(NSI News Source Info) March 10, 2009: Financial, logistical and political costs of leaving expected to be high. Measured in blood, the price tag in Iraq is absolute: 4,238 Americans have died during America's six-year war. For Iraqis, the toll is far greater.
One of the many large U.S. military bases in Iraq, Forward Operating Base Remagen is seen in a photo relased by the U.S. military in March 2006.
Icasualties.org, which tracks body counts reported by the media, notes nearly 45,000 civilians have been killed since Iraq's Shiite-led government was formed in April 2005; another Web site puts the tally since 2003 close to 100,000.
Yet as the Pentagon prepares its exit strategy in line with President Barack Obama's announced plans to end the war by 2012, a wholly different calculus is emerging.
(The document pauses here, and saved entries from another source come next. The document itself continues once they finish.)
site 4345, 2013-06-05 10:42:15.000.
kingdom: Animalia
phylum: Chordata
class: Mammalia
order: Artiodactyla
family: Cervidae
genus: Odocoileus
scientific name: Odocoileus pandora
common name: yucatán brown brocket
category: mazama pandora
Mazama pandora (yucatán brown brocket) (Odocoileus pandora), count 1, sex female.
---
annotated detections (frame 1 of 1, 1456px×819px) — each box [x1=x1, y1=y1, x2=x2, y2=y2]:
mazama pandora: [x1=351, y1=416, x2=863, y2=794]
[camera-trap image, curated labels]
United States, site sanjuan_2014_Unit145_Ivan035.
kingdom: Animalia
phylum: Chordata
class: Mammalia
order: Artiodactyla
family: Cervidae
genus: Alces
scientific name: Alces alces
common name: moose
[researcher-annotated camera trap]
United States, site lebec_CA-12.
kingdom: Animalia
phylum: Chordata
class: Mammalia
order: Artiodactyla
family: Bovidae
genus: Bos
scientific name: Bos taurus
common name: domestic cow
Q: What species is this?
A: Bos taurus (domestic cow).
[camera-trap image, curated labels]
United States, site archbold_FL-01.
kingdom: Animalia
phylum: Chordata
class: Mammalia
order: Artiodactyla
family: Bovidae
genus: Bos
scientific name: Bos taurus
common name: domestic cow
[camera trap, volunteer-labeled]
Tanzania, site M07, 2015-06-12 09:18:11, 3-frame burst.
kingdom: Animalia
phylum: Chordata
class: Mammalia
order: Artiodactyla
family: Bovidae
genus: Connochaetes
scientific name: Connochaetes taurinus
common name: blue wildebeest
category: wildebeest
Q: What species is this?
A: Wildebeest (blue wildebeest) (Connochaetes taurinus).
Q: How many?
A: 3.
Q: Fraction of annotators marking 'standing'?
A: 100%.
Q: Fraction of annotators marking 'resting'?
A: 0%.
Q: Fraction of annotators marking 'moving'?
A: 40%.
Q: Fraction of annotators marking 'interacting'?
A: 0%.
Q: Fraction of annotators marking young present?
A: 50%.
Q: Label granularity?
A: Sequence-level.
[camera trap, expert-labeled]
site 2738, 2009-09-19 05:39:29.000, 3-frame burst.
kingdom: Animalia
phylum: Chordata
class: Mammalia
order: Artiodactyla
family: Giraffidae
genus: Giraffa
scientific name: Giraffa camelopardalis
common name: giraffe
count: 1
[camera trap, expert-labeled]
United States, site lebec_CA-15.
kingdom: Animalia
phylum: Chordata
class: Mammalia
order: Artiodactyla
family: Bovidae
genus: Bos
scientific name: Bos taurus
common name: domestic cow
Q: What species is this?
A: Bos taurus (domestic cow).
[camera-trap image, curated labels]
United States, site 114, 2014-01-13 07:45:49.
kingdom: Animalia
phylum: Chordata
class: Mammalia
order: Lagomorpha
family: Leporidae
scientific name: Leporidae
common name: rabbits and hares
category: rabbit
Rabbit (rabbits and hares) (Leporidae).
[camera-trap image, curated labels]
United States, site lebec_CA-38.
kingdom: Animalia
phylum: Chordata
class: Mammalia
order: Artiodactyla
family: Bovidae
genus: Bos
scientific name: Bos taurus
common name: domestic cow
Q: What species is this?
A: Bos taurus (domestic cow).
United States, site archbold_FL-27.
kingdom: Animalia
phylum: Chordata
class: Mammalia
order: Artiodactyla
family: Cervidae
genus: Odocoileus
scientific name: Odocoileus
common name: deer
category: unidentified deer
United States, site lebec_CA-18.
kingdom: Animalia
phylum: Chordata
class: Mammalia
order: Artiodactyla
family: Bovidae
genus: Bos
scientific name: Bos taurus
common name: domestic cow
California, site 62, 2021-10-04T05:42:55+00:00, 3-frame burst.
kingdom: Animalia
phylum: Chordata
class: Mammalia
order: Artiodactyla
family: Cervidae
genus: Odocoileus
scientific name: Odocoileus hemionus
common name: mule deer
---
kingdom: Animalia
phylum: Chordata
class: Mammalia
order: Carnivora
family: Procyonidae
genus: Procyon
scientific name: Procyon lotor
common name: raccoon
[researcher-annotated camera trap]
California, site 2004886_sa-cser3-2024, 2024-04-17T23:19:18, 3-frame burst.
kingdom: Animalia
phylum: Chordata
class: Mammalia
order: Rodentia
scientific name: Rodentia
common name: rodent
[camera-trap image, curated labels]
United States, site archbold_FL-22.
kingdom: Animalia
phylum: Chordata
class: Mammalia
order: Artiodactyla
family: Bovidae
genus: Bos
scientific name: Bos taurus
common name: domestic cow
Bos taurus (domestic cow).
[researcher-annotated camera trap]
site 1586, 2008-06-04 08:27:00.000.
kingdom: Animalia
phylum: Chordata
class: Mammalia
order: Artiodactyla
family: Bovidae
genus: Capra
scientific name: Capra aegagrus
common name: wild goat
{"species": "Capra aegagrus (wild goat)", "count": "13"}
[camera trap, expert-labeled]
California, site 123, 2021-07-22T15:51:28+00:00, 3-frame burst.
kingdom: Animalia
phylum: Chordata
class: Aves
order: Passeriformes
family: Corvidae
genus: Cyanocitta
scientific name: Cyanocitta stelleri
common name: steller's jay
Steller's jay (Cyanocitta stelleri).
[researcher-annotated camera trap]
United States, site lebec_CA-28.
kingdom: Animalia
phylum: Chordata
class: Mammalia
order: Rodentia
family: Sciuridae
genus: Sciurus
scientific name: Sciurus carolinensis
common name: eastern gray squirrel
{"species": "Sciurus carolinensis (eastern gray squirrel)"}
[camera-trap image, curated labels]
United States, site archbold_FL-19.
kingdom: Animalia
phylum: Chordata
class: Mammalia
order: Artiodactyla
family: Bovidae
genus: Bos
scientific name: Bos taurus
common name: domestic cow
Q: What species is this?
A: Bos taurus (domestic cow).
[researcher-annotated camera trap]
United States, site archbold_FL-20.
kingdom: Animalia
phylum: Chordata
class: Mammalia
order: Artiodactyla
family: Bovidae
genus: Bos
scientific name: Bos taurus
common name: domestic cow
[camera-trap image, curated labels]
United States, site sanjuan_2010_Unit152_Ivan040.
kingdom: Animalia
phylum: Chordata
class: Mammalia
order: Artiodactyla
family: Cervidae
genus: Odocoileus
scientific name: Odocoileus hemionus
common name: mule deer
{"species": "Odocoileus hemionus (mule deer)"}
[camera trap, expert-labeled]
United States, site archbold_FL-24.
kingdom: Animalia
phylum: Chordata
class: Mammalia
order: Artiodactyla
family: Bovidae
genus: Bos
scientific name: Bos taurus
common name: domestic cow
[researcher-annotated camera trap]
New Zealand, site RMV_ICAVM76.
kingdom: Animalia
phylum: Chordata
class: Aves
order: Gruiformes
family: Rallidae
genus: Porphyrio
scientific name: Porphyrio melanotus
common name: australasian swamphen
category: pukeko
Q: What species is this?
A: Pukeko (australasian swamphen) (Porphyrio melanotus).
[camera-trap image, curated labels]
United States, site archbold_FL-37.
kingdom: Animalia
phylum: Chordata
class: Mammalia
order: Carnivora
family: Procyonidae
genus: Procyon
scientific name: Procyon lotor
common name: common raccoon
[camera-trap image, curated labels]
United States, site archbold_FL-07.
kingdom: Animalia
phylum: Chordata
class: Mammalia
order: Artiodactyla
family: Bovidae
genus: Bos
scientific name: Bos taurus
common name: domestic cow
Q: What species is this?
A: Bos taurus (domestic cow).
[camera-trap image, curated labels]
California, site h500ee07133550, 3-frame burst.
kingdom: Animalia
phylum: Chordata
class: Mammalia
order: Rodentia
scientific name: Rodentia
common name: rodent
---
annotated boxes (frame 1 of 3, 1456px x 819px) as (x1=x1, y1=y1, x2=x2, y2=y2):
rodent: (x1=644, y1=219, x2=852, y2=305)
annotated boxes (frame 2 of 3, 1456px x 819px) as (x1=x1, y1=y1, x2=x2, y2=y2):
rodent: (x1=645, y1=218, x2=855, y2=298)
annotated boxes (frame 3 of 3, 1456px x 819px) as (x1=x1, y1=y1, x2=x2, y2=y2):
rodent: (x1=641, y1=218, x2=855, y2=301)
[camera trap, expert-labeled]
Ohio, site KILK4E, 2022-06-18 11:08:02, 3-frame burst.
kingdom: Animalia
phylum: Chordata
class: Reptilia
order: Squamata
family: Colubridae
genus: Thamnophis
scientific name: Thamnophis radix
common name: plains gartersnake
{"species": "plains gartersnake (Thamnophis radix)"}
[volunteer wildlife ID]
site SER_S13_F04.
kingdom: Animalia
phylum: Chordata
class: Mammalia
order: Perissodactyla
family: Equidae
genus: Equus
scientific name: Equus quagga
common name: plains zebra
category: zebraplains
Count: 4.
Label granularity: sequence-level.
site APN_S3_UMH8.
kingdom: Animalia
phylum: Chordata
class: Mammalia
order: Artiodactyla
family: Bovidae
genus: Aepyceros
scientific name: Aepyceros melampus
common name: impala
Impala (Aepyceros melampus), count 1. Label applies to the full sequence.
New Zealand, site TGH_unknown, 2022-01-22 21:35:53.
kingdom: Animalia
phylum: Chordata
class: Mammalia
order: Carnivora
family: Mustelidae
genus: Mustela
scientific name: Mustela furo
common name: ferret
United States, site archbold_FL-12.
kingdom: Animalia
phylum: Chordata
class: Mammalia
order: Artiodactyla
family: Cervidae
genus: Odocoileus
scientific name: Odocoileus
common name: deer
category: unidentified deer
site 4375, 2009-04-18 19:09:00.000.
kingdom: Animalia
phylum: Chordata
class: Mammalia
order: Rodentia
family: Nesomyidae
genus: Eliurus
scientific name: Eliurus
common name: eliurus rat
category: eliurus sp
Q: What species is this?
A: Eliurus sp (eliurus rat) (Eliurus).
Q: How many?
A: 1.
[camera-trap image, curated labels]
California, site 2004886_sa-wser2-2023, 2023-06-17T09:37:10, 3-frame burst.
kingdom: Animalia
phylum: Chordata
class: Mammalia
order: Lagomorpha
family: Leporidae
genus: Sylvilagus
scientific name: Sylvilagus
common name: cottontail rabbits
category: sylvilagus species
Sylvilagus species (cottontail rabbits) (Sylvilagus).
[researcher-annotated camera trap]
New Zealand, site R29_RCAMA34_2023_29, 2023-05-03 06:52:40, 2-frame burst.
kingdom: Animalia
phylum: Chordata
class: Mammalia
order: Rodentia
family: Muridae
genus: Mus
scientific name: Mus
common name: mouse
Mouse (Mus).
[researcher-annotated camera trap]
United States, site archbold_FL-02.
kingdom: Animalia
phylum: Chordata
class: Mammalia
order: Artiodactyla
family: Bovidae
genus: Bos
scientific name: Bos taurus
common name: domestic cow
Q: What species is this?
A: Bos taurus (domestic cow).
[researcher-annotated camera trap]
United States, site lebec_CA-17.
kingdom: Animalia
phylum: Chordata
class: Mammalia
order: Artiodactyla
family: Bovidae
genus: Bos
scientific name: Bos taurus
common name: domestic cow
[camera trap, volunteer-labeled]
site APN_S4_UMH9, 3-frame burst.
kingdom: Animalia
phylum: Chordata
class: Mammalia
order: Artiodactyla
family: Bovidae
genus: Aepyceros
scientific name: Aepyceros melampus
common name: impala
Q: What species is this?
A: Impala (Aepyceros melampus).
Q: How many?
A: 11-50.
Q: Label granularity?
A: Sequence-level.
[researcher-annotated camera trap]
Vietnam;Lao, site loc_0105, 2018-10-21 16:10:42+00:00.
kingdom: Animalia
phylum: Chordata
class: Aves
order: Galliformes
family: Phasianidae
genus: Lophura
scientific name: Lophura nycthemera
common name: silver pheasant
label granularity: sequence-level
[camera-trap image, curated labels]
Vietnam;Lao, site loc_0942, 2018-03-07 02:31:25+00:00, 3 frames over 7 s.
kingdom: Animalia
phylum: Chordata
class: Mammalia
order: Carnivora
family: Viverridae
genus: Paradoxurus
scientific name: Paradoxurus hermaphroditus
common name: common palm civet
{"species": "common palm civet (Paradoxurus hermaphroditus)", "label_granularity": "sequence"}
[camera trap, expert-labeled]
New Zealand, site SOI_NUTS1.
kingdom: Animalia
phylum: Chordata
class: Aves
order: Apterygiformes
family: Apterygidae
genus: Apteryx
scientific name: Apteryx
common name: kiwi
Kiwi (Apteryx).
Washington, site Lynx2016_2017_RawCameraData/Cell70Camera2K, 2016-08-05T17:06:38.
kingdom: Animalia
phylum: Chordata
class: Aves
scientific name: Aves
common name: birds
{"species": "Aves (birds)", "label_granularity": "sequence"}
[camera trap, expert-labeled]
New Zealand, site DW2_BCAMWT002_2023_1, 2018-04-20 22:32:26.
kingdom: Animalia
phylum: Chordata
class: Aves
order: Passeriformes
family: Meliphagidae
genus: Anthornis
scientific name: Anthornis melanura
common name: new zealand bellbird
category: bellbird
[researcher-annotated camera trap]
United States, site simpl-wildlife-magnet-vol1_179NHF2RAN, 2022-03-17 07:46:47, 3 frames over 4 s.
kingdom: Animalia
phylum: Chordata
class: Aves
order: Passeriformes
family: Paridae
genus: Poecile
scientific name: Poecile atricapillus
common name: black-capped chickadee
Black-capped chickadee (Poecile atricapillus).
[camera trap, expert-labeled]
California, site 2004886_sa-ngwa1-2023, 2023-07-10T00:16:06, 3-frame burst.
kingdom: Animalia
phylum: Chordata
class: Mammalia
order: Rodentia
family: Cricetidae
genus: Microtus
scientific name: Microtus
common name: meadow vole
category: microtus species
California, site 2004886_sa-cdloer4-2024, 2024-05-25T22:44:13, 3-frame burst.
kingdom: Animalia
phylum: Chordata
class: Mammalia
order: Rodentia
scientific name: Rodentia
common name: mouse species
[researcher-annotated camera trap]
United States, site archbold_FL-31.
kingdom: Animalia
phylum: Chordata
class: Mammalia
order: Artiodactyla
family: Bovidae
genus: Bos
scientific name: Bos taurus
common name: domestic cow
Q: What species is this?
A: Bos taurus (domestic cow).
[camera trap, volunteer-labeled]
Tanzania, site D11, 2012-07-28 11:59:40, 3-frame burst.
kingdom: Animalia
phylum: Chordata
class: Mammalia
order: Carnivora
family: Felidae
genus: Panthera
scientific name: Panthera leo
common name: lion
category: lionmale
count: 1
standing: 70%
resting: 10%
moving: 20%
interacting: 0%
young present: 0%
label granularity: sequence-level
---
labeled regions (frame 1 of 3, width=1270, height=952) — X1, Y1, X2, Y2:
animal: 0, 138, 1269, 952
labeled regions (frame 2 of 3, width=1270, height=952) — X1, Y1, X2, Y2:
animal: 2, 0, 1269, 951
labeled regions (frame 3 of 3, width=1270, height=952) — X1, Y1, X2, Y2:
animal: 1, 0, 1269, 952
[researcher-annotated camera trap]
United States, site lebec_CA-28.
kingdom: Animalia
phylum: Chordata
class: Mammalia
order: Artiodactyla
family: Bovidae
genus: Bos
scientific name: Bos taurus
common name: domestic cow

With the end of combat rhetorically on the horizon, the cost of leaving is now measured in financial, logistical and, above all, political terms.
Obama told Marines at Camp Lejeune, N.C., that while the United States would leave Iraq "sovereign, stable and self-reliant," the price of staying had become too great. "What we will not do is let the pursuit of the perfect stand in the way of achievable goals," the president said. "We cannot sustain indefinitely a commitment that has put a strain on our military and will cost the American people nearly a trillion dollars."